I cry out for help. Tonight as I sit here I confess to the white sheet in front of my eyes that I need a place to die down. I inflicted pain once before on me and others, now it carries my soul. Instead of being a stranger knocking on my door once and a while it has become a guest in my heart. Although I understand the rules, even though I explain them over and over to my heart, mind and soul no one seems to take me seriously. I can’t afford to drown like I did before, I can’t afford to move out and allow pain to take ovAlign Centreer my inside.
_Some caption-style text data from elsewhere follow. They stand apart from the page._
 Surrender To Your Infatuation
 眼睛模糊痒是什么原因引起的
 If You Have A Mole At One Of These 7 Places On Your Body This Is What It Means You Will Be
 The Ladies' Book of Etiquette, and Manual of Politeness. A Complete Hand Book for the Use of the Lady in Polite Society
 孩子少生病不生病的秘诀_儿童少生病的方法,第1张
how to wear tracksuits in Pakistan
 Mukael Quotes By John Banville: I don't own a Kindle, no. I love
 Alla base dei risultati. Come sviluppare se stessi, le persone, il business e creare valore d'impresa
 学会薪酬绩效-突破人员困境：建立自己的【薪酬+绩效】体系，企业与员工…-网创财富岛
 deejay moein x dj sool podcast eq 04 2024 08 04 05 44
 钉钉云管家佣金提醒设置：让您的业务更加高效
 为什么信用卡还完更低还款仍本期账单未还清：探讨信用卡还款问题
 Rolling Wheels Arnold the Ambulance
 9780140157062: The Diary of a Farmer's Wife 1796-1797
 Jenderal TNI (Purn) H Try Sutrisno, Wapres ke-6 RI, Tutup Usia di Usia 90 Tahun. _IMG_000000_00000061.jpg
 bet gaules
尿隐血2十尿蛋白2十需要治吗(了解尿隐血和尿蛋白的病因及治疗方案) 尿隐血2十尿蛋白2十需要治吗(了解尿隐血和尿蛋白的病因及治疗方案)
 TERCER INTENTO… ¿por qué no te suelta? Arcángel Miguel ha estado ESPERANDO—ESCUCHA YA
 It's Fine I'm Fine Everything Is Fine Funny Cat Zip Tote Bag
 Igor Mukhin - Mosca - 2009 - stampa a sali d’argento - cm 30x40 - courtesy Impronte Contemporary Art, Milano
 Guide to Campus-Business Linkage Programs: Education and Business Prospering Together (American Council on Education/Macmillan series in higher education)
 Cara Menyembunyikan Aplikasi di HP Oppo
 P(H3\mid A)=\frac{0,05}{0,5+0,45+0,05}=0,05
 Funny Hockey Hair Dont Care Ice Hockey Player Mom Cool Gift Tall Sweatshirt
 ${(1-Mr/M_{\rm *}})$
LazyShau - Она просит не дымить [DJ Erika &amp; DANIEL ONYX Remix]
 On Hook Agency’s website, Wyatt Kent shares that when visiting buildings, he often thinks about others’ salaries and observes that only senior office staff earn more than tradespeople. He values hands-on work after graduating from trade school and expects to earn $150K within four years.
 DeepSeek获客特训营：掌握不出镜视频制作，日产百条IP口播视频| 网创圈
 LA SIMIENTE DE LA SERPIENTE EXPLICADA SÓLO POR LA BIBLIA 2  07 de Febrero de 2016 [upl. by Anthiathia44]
Voices screaming I should be stronger as I know that is what has always been expected. Recollection of stories about a person I was once before, always happy, strong and proud. Hate to be a disappointment to the ones I love. How did I become this grew inside? Where has the strength gone? Why am I not sure about me and my life anymore? Have I lost my directions, because all I seem to feel is lost? Did I kill the little girl inside that my mother loved so dear?

I cry out as it seems I am not being able to hold my head up, I miss being loved by my mom, by my closest friends and still I’m trying to accept my grandparents will not be on the other side of the door when I get home. I am a mess emotionally and find my mind trapping me. So many things could be said about what is going on inside so much pressure inflicted on me, too much this time. I confess it hurts to think I might not be what everyone expects or not hand out my heart when someone needs it.

I cry out and apologise, this time round, I might not smile as much.